Here you just find a short summary (math and implementation with python) of the forward and backward pass of feedforward neural networks.
If you a new to neural networks first read the first two chapters of the online book Neural Network and Deep Learning or the first chapters from a neural networks text book (see the literature list below). For a less dense derivation of backpropagation and a tutorial implementation of neural networks with python see the Hacker's guide to Neural Networks.
The activities of the layers can be written in vector form:
with $1 \leq i \leq n^{(l)}$ with $n^{(l)}$ neurons in the layer $l$. The number of units $n^{(l)}$ can be different for each layer.
Each layer $l$ (except the output layer $l=L$) has a bias unit $a_0^{(l)} = 1$.

## WHAT YOU WILL DO:
Reproduce word for word the stretch of the feedforward network summary that begins at the words "Here you just" and ends after the words "to Neural Networks.". The listing below comes from a different source.

## DATA SECTION:

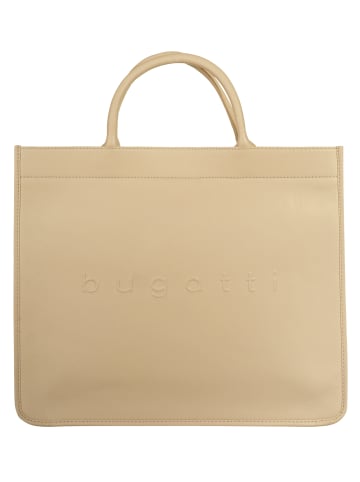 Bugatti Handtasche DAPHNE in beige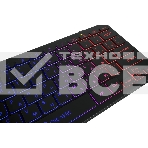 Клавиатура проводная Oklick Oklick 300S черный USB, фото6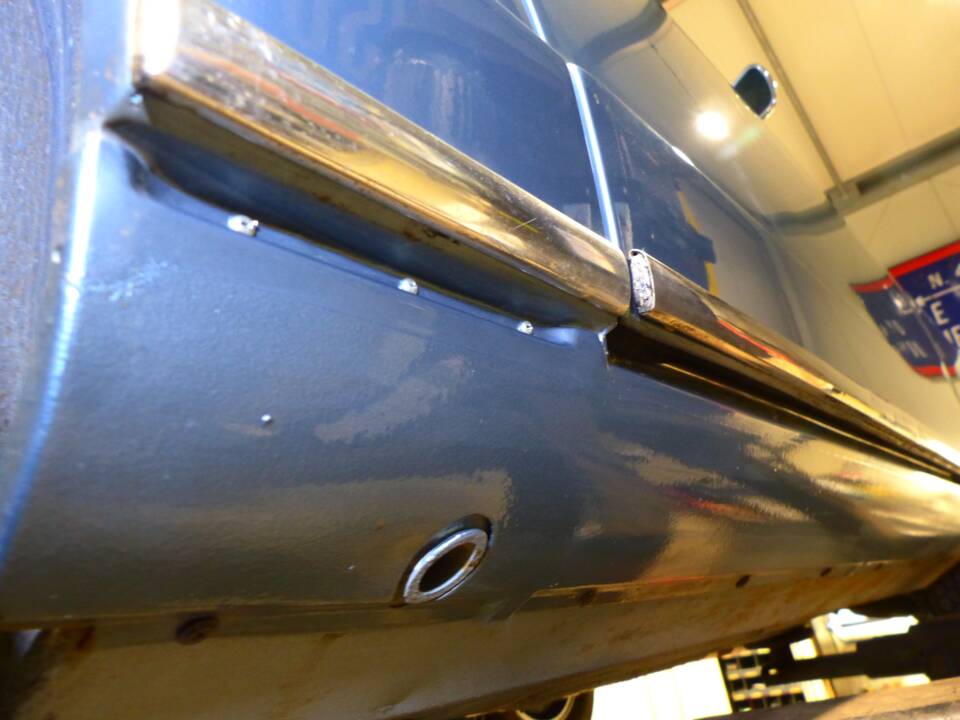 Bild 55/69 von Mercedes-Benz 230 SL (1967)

## ANSWER TO THE PROBLEM:
Here you just find a short summary (math and implementation with python) of the forward and backward pass of feedforward neural networks.
If you a new to neural networks first read the first two chapters of the online book Neural Network and Deep Learning or the first chapters from a neural networks text book (see the literature list below). For a less dense derivation of backpropagation and a tutorial implementation of neural networks with python see the Hacker's guide to Neural Networks.